>>>

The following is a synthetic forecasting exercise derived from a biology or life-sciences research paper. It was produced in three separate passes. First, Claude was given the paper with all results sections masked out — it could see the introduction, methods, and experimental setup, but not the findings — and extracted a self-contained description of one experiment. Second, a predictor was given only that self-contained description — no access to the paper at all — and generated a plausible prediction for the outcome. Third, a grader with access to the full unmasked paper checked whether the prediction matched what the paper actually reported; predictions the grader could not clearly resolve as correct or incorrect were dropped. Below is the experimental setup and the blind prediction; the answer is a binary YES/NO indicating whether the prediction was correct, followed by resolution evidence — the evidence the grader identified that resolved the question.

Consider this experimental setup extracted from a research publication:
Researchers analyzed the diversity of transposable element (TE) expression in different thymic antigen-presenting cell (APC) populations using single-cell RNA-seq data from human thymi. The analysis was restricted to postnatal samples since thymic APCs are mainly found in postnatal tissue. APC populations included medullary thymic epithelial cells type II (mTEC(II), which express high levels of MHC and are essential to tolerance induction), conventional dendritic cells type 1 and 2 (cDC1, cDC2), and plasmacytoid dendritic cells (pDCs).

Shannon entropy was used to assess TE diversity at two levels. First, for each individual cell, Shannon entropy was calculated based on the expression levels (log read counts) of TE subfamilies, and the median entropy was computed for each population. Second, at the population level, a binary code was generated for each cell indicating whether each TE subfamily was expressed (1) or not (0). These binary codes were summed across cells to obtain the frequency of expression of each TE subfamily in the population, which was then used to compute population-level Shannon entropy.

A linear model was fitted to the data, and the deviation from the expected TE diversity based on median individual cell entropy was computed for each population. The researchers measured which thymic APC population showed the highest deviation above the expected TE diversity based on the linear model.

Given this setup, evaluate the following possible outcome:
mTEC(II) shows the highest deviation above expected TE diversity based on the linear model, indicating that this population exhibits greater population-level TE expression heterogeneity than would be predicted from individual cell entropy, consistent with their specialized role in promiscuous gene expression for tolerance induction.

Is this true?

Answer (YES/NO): YES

<<<

WHAT YOU WILL DO: Could you find every line in the records above that contains the word "this" and copy it?

EXPECTED OUTPUT:
Consider this experimental setup extracted from a research publication:
Given this setup, evaluate the following possible outcome:
mTEC(II) shows the highest deviation above expected TE diversity based on the linear model, indicating that this population exhibits greater population-level TE expression heterogeneity than would be predicted from individual cell entropy, consistent with their specialized role in promiscuous gene expression for tolerance induction.
Is this true?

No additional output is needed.